* START Raw data *

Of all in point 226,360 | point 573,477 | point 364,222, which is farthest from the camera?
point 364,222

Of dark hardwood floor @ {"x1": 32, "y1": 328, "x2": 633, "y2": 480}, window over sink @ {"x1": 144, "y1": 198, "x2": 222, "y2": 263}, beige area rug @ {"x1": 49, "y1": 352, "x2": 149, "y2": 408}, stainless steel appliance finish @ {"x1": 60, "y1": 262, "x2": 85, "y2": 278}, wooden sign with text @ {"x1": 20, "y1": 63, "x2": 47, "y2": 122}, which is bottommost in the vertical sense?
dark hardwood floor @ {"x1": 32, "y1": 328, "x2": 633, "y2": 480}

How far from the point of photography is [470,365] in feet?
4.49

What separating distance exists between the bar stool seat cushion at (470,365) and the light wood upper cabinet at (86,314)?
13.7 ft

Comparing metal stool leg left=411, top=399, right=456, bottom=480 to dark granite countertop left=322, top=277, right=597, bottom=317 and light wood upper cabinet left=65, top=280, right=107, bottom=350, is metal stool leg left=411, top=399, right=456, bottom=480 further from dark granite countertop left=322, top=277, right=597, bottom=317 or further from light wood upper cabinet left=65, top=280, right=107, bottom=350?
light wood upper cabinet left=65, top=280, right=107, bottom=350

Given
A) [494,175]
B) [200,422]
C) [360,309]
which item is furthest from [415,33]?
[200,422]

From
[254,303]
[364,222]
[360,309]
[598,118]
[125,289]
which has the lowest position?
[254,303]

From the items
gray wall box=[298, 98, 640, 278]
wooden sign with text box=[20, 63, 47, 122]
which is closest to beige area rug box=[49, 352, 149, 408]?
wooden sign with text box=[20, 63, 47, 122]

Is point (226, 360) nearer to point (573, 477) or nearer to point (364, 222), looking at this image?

* END Raw data *

# [Task objective]
Filter the records above, keeping every line that contains the string "stool" and copying each of those lines in full.

# [Result for this task]
What separating distance exists between the bar stool seat cushion at (470,365) and the light wood upper cabinet at (86,314)?
Comparing metal stool leg left=411, top=399, right=456, bottom=480 to dark granite countertop left=322, top=277, right=597, bottom=317 and light wood upper cabinet left=65, top=280, right=107, bottom=350, is metal stool leg left=411, top=399, right=456, bottom=480 further from dark granite countertop left=322, top=277, right=597, bottom=317 or further from light wood upper cabinet left=65, top=280, right=107, bottom=350?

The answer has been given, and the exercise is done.